Location
- 7469 Asheville Highway Greeneville, Tennessee, 37743 United States 36°03′09″N 82°51′24″W﻿ / ﻿36.05261°N 82.85675°W

Information
- Type: Public high school
- Motto: Seeking Greatness, Honoring Success
- Principal: Lori Wilhoit
- Teaching staff: 36.23 (FTE)
- Grades: 9-12
- Enrollment: 548 (2023-2024)
- Student to teacher ratio: 13.47
- Colors: Maroon Gray White
- Mascot: Rebel
- Website: https://sghs.greenek12.org/

= South Greene High School =

South Greene High School (SGHS) is a high school located south of Greeneville, Tennessee in the South Greene community. Established in 1965, it is part of the Greene County School System. South Greene High School's athletic teams are known as the Rebels.

==Feeder Schools==
- Debusk Elementary (Formerly)
- Camp Creek Elementary
- Nolachucky Elementary
- South Greene Middle

==Awards==
In 2011, South Greene High School was named as a Blue Ribbon School, an award that recognizes public and private elementary, middle, and high schools where students perform at very high levels or where significant improvements are being made in students' academic achievement.

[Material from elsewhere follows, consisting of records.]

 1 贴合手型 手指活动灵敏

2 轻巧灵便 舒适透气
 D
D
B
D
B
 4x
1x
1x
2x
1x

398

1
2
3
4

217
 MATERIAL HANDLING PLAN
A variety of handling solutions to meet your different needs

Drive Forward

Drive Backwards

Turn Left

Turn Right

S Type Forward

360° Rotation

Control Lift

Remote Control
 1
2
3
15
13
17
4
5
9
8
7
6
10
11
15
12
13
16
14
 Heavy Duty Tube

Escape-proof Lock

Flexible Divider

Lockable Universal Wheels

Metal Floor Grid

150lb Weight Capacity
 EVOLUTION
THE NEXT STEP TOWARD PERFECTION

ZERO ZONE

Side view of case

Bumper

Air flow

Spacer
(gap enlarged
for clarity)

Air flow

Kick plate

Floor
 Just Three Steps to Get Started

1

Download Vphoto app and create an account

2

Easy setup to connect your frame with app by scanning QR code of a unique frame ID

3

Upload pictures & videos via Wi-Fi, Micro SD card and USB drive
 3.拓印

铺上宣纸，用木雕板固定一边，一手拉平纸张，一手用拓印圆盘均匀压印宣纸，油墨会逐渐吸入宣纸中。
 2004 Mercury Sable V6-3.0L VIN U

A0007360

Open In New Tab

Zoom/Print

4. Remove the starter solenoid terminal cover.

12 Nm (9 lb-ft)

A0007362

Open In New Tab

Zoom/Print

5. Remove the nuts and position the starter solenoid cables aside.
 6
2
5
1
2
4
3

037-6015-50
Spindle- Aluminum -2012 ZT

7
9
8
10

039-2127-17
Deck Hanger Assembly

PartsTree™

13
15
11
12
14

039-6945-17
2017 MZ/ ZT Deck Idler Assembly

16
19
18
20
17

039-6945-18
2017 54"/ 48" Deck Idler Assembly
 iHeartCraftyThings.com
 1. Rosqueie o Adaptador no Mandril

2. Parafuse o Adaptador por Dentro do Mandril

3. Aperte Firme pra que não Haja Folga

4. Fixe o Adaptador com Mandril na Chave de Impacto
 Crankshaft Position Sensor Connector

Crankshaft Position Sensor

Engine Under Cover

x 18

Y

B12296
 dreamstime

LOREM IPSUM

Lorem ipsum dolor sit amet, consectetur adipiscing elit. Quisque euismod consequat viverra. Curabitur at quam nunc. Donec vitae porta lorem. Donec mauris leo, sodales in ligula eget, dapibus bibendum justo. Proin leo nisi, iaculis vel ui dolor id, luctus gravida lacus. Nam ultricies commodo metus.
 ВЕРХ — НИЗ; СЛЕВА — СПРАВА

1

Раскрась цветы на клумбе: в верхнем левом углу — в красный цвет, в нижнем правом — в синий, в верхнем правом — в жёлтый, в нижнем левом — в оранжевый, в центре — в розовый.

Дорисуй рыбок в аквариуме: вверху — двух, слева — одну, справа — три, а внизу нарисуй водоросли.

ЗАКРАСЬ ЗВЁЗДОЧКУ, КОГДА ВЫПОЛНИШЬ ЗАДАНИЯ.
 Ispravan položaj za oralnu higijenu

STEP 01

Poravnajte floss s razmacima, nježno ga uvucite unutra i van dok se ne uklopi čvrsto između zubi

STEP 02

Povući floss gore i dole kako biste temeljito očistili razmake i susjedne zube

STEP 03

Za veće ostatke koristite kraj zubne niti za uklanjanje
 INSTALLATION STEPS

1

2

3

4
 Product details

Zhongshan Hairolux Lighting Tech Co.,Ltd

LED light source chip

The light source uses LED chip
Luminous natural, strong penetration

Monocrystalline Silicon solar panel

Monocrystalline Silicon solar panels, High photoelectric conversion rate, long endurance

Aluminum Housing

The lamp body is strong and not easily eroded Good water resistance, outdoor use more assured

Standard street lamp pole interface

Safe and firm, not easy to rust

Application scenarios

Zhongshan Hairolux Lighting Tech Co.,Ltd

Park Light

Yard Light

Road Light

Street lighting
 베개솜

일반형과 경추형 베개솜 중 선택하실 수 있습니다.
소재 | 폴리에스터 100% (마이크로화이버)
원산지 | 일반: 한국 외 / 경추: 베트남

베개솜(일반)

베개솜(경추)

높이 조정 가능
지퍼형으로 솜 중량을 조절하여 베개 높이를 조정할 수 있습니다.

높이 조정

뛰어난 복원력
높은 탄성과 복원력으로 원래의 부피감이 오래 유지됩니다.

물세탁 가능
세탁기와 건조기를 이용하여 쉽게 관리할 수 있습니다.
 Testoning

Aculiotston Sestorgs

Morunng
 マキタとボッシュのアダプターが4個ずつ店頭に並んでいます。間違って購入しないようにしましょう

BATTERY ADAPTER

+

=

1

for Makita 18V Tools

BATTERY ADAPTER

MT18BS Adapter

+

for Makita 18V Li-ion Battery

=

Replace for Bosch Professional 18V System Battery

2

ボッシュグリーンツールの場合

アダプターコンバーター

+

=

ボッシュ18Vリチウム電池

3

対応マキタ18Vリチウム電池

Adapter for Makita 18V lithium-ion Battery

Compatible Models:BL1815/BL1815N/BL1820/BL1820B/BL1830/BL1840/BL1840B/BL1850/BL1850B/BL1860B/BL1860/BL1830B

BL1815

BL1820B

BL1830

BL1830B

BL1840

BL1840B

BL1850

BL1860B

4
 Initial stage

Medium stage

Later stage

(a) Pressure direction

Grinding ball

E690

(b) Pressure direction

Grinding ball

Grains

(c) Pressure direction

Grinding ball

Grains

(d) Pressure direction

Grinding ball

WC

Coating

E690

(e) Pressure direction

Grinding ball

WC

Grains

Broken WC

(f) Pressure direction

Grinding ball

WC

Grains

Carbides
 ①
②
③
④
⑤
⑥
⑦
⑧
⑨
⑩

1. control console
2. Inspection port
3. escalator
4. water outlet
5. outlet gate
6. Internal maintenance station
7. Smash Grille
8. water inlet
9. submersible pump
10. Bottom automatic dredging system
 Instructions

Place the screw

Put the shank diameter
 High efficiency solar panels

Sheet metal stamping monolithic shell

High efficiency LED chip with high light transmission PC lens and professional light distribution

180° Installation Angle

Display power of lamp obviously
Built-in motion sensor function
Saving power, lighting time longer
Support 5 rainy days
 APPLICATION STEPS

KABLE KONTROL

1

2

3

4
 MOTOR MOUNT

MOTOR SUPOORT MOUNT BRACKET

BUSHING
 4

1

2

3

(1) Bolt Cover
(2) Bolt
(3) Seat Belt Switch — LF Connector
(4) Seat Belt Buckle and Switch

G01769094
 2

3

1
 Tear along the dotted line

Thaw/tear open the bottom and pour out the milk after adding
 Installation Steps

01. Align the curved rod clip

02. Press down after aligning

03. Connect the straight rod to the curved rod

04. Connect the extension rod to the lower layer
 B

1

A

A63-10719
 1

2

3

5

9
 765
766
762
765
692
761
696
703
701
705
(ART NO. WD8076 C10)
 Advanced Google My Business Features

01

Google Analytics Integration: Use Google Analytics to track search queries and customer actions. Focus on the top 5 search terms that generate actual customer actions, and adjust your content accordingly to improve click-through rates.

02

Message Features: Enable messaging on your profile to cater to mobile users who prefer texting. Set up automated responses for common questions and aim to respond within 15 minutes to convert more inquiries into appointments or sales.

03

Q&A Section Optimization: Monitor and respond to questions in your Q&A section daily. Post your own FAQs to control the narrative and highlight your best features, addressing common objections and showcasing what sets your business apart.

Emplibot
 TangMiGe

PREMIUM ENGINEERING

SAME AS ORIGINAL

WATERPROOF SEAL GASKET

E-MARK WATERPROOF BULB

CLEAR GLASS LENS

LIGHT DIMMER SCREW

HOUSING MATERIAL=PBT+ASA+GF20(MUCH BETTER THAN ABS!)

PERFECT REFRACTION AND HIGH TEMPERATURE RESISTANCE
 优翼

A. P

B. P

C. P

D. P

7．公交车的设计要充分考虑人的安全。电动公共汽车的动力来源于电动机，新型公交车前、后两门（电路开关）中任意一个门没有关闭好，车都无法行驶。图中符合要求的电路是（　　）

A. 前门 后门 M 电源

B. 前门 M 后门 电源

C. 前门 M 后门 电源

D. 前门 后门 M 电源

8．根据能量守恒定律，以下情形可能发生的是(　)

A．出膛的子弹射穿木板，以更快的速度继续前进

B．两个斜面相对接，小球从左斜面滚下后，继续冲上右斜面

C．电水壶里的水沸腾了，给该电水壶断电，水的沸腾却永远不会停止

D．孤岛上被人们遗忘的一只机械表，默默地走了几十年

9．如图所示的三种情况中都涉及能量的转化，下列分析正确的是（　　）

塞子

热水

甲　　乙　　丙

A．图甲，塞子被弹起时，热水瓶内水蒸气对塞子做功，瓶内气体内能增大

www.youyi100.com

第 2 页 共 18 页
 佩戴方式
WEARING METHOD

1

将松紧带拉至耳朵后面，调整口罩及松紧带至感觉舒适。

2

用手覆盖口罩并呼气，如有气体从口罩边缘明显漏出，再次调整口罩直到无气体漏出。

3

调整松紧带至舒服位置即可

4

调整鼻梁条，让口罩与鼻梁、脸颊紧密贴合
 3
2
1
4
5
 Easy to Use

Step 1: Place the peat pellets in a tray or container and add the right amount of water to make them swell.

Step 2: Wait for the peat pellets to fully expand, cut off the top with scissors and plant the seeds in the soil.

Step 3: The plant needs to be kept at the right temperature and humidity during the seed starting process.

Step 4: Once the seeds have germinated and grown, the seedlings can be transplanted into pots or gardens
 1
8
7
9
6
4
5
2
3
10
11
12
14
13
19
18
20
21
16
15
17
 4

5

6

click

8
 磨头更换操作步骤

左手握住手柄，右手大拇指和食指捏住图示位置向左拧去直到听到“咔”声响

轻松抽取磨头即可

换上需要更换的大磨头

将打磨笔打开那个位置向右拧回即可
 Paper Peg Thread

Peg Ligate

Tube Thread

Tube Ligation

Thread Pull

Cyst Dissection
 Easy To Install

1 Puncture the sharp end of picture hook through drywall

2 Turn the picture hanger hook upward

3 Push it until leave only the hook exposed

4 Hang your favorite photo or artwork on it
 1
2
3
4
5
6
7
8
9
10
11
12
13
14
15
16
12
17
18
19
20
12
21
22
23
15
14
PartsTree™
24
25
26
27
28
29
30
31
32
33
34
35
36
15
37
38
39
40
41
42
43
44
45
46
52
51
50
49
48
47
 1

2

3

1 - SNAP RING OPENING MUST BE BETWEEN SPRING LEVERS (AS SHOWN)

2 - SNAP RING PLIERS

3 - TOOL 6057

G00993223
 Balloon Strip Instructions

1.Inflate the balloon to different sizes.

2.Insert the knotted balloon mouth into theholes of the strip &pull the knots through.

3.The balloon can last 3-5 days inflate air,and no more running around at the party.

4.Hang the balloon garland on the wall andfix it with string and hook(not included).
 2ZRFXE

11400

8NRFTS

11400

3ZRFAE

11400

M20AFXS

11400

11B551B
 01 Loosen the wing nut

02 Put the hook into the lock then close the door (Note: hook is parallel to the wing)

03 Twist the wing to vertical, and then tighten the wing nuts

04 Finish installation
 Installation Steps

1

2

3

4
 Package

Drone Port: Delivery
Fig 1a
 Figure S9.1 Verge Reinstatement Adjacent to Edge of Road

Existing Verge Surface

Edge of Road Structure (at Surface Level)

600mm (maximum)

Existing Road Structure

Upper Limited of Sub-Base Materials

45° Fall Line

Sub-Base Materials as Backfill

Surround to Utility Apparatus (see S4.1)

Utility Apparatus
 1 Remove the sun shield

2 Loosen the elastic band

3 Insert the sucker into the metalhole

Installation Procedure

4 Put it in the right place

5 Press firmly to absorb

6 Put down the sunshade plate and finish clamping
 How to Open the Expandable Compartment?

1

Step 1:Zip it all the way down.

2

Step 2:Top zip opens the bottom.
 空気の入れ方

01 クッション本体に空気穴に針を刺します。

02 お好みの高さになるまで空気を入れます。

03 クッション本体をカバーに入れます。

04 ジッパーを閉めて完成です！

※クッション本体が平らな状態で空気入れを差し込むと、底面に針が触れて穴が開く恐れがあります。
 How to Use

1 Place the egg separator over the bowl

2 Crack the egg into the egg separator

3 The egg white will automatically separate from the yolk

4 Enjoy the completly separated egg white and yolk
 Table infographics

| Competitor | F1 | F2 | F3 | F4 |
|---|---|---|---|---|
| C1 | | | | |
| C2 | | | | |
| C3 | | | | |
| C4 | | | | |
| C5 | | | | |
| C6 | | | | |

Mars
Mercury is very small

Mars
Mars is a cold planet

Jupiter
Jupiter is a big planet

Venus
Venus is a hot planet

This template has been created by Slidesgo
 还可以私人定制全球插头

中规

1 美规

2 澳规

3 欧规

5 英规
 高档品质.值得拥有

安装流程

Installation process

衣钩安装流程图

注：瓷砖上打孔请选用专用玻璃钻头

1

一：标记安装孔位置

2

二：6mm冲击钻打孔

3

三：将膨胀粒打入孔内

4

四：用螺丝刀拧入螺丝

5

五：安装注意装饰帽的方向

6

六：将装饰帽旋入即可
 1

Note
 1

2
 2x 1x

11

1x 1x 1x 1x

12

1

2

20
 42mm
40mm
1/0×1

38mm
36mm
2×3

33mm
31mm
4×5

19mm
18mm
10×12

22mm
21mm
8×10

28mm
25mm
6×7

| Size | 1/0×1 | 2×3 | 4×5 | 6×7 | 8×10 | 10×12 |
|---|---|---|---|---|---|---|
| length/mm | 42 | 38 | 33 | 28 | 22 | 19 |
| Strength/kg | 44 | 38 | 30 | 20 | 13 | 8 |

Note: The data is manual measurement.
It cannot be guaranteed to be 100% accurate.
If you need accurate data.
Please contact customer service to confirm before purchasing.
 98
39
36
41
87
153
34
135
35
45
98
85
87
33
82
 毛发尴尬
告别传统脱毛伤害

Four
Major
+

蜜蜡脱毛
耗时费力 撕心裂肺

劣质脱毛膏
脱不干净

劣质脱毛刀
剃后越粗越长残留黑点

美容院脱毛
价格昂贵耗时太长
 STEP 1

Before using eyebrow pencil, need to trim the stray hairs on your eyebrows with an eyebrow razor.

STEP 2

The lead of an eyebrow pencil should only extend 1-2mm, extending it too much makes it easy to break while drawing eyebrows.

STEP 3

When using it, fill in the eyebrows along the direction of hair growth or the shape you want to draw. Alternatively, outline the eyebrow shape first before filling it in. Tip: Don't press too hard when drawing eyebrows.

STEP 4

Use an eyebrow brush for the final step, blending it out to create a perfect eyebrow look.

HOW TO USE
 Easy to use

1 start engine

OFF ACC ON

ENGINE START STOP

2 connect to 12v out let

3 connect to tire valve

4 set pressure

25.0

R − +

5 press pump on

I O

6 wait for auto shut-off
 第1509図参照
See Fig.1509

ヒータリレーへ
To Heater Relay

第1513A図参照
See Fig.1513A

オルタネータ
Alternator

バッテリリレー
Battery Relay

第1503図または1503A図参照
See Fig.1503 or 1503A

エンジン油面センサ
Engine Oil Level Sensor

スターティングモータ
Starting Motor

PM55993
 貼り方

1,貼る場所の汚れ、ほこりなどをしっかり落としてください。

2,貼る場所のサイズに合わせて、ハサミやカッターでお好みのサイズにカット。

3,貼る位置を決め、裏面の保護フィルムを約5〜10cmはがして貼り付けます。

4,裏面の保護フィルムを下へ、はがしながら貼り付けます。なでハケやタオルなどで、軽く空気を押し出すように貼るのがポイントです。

For 2011–2012, South Greene High School was named a Tennessee Department of Education "Reward School". Reward Schools are the top 5 percent of schools in the state for performance or the top 5 percent for year-over-year progress. South Greene was awarded for both "performance" and "progress" categories, and is the only high school in Greene County or Greeneville City to have earned that honor.